In Willy v. Administrative Review Board, 423 F.3d 483 (5th Cir. 2005), the Fifth Circuit also concluded that the ARB was composed of inferior officers who were properly appointed by the Secretary of Labor. In Willy, the petitioner argued that “Congress's generic delegation to the Secretary of Labor at 29 U.S.C. § 551 contains no officer appointment authority, and there is no authority in any federal environmental statute to appoint inferior officers for purposes of hearing employee protection claims.” Id. at 490. However, the court disagreed, stating that “[e]ven though we recognize that no specific federal statute creates the ARB, we hold that the Secretary possesses the requisite congressional authority to appoint members to the ARB to issue final agency decisions.” Id. at 491.

Plaintiff nonetheless argues that Lucia v. S.E.C., 138 S.Ct. 2044 (2018), held that for an office to be “established by law,” it must be “created by statute, down to its duties, salary, and means of appointment.” (Doc. 38, at 5.) (quoting Lucia, 138 S.Ct. at 2053). However, Lucia only stated that creating an office by statute was sufficient for that office to be established by law. 138 S.Ct. at 2053. Lucia did not hold that creation by statute was necessary for an office to be established by law. Id. Plaintiff's argument illustrates the problem with such a rule. Plaintiff argues that “[t]here is no statute creating the office of Judicial Officer,” rather “the Judicial Officer was created by the Secretary pursuant to statutes permitting the Secretary to delegate his authority.” (Doc. 38, at 5.) This is a thin distinction which would favor form over function and would frustrate the intent of Congress.
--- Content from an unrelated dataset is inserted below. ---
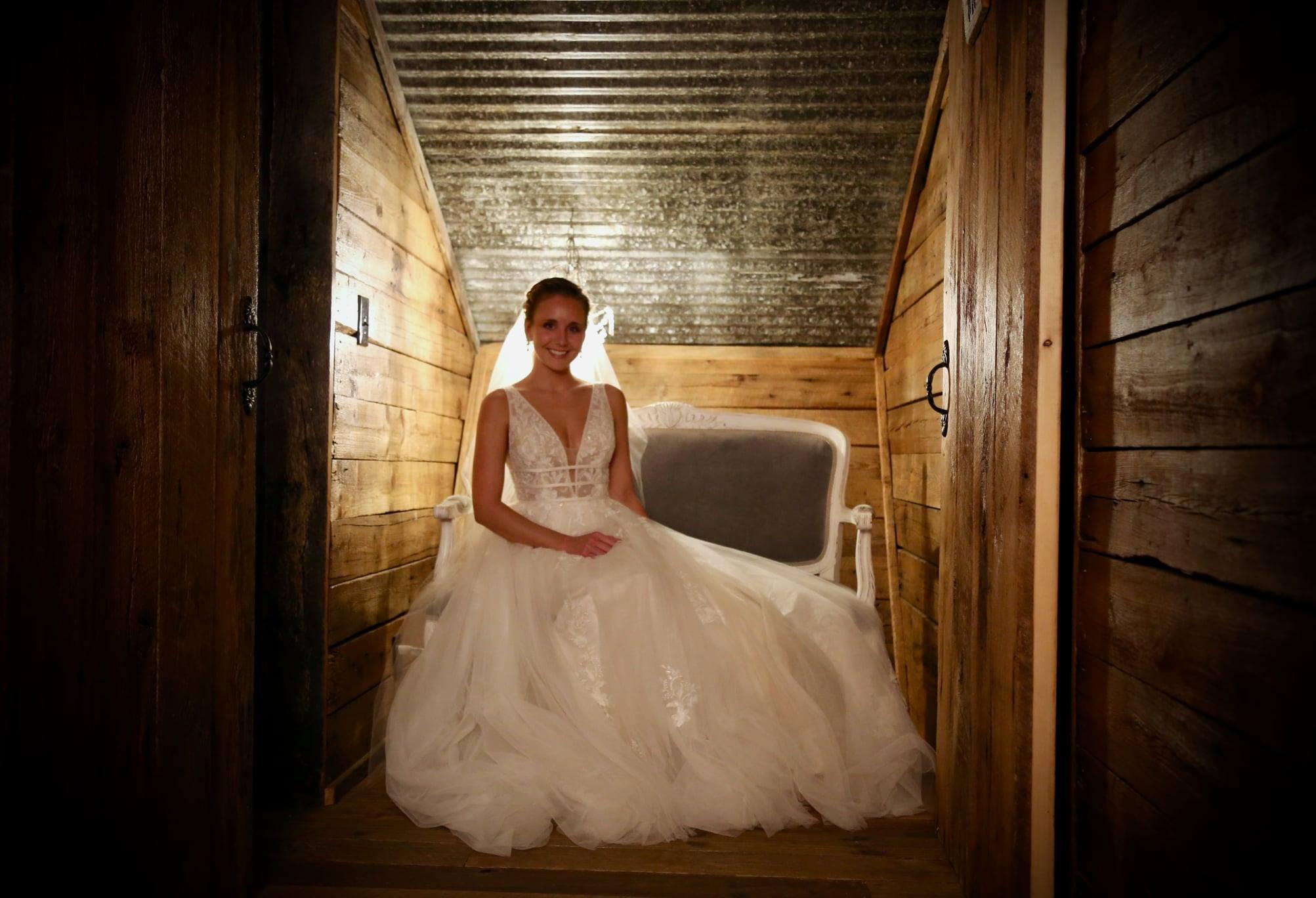 elegant and class bride with wedding garter in barn wedding
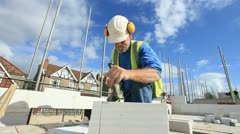 Bricklayer on construction site - stock footage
The Court cannot adopt such a restricted view of what it means for a position to be “established by law.”

The 1940 Schwellenbach Act also could also be viewed as establishing the position of Judicial Officer by statute, albeit more obliquely. 7 U.S.C. § 2204-2. In this statute, Congress vested the Secretary of Agriculture with the ability to delegate his final decision-making authority to not more than two “officers or employees” and allowed the Secretary “to assign appropriate titles to such officers or employees.” Id. Though the statute does not use the words “Judicial Officer,” if not for this statute, the position of Judicial Officer could not exist. Id.

Because the position of the Judicial Officer is established by law, Plaintiff is unlikely to succeed on the merits of his argument.

IV. CONCLUSION

For these reasons and the reasons already stated in the Court's memorandum opinion denying Plaintiff's motion for preliminary injunction (see generally Doc. 30), Plaintiff's motion for an injunction pending appeal (Doc. 37) is DENIED.

SO ORDERED.


Summaries of

McConnell v. United States Dep't of Agric.
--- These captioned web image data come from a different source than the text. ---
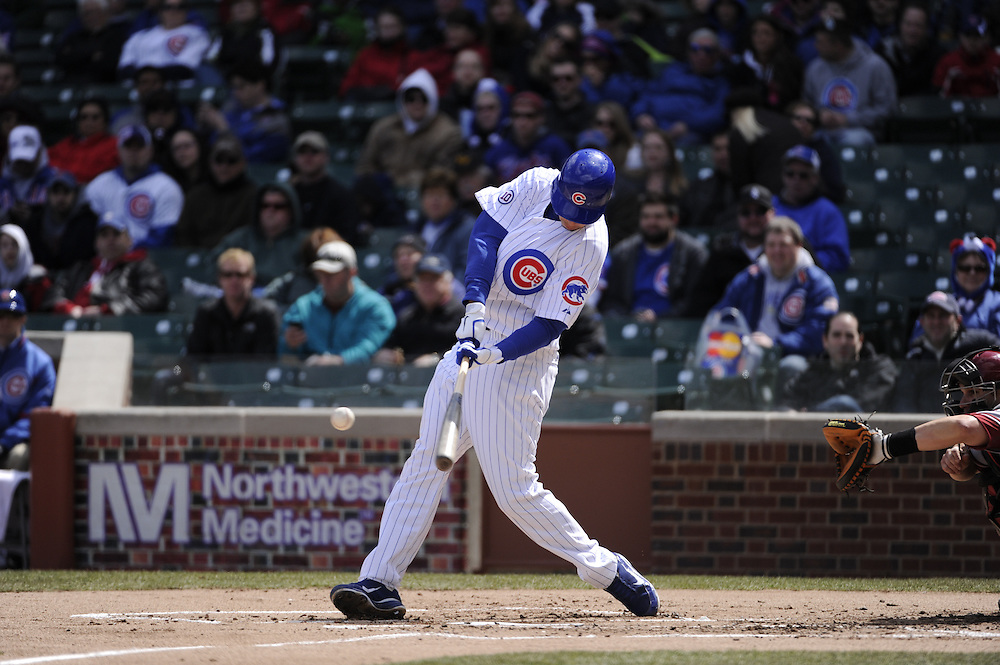 CHICAGO - APRIL  05:  Tyler Colvin #21 of the Chicago Cubs bats against the Arizona Diamondbacks on April 5, 2011 at Wrigley Field in Chicago, Illinois.  The Cubs defeated the Diamondbacks 6-5.  (Photo by Ron Vesely) Subject: Tyler Colvin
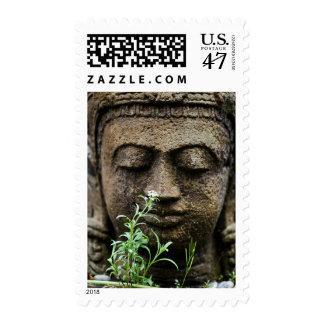Stone garden statue with flower postage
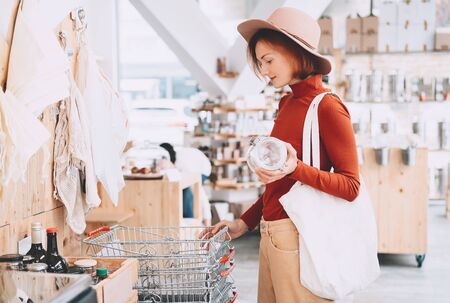 Young woman with reusable cotton bag and empty jar doing shopping in plastic free store. Minimalist vegan style girl buying groceries without plastic packaging in zero waste shop. Low waste lifestyle. Фото со стока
United States District Court, Eastern District of Tennessee
Oct 20, 2023
4:23-cv-24 (E.D. Tenn. Oct. 20, 2023)
Case details for

McConnell v. United States Dep't of Agric.

Case Details

Full title:JAMES D. MCCONNELL, Plaintiff, v. UNITED STATES DEPARTMENT OF AGRICULTURE…

Court:United States District Court, Eastern District of Tennessee

Date published: Oct 20, 2023

Citations

4:23-cv-24 (E.D. Tenn. Oct. 20, 2023)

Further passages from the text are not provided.